STUDY TEXT
● ● ● ● ●

As, the daughter of famed portrait artist Lucian Freud and great-granddaughter of ground-breaking psychologist Sigmund Freud, McAdam Freud is highly influenced by her family history. Her sculpture practice explores sexuality and unconscious influence, among other theories of her great-grandfather.

With her predilection for the pairing of opposites the artist’s latest works look to the omnipresent but often ignored mother figure. Her, already internationally acclaimed* yet still to be exhibited, new works contemplate ‘the mother as mould’. This is in direct contrast to her previous exploration of ‘the father as muse’, explored in Family Matters, her first retrospective at the gallery and in her solo exhibition Lucian Freud My Father at the Freud Museum in 2012.

Mother Mould, further explores the theme of family, through a dozen of large-scale sculptures composed of found objects enmeshed in wire. Evoking the idea of creation, these installations pair the found and the made, the incidental and the intended. The resulting works uncannily suggest the mother as the source, containing, shaping and replicating forms.

“Naturally we are ‘moulded’ by our mothers experience from birth. However this symbiotic relationship precedes birth as, in reality, ‘we’ go back to the egg. After all, it was at our conception that we had our first ‘feed’. We were formed from the egg that first attached itself to our mother’s womb. Through her blood, nourished by her food, we were first fed.’”

● ● ● ● ●

DATASET EXCERPT
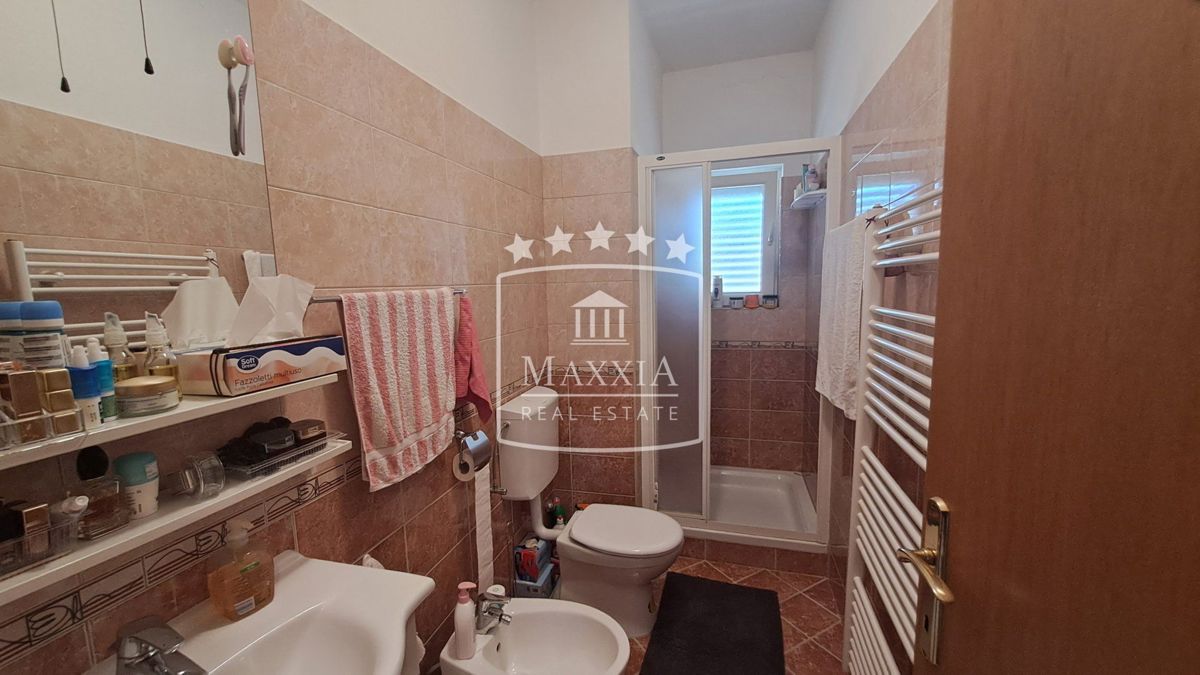 Casa Pridraga, Novigrad, 177,42m2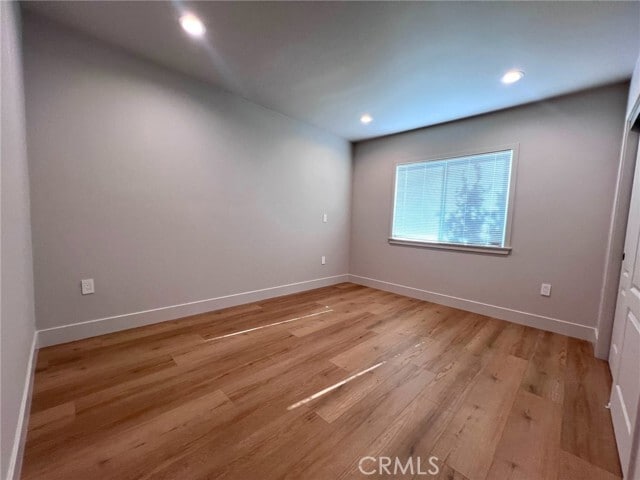 Building Photo - 4922 N Muscatel Ave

● ● ● ● ●

WORK ITEM A
Reproduce the passage of the McAdam Freud text between "Mother Mould, further" and "and replicating forms.", inclusive.
WORK ITEM B
Carry on the text about McAdam Freud's sculpture from the point where it stops.

WRITTEN ANSWER A
Mother Mould, further explores the theme of family, through a dozen of large-scale sculptures composed of found objects enmeshed in wire. Evoking the idea of creation, these installations pair the found and the made, the incidental and the intended. The resulting works uncannily suggest the mother as the source, containing, shaping and replicating forms.

WRITTEN ANSWER B
Some works reference ‘the egg’ both literally and symbolically, revealing the poetic reminiscent objects entwined within each structure. Ranging from the babies bottle to the soft toy, the artist purposefully alters the role and importance of the object. For instance the focal point in the large, yet etherial bell like structure Ding, was once a baby’s bottle found on the roadside.

Coupled together as sequels, these self-supporting sculptures are stable with a transparent quality, giving the viewer the impression of seeing both sides simultaneously, as integral to each other. Breaking from tradition, these contemporary sculptures have no armature (hidden support) so the works reveal both the process and the final work. Just as the viewing the art exposes our inner psyche, McAdam Freud playfully evokes the idea of viewing the mind, (psychoanalysis) by exposing her works as transparent to all.